*Selected extract*.
○ ○ ○ ○
Monty Hall Problem Doubt

Question

Lets us say there are three doors. one of the doors contain a car and other doors contain goat. You want to win the car. Lets say you choose first door. The host opens up third door which has goat. As you know, if you switch to second door there is 2/3 chance that you will the car. Lets say you switch to second door but didn't open it. Keep in mind that second door has 2/3 chance to win the car(we don't open it)

Now lets repeat the experiment but instead your first choice was the second door. Now switching to first door there is 2/3 chance to win the car.

Now if we keep the first and second experiment in mind (let us say the things behind the door hadn't changed) then first and second door has 2/3 chance to win the car? See let it be the same person and same host not different people and its just that experiment was repeated but there is a change in first choice and in first experiment the switched door wasn't opened. How is two doors having 2/3 chance?

Maybe similar. But nicely written and smart. @RedFive – Kurt G. Feb 03 '25 at 07:30 — Kurt G., Feb 03 '25 at 07:30

score 3 · Accepted Answer · answered Feb 03 '25 at 07:21

The monty hall problem does not say

"this door has this and this probability of winning a car".
○ ○ ○ ○
*Information provided*.
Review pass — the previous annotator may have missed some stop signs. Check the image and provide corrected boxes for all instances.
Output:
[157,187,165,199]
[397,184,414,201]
○ ○ ○ ○
*Set task*. In the Monty Hall thread above, which door does the host open after you choose the first door, and what is behind it?

*Response*. The third door, which has a goat.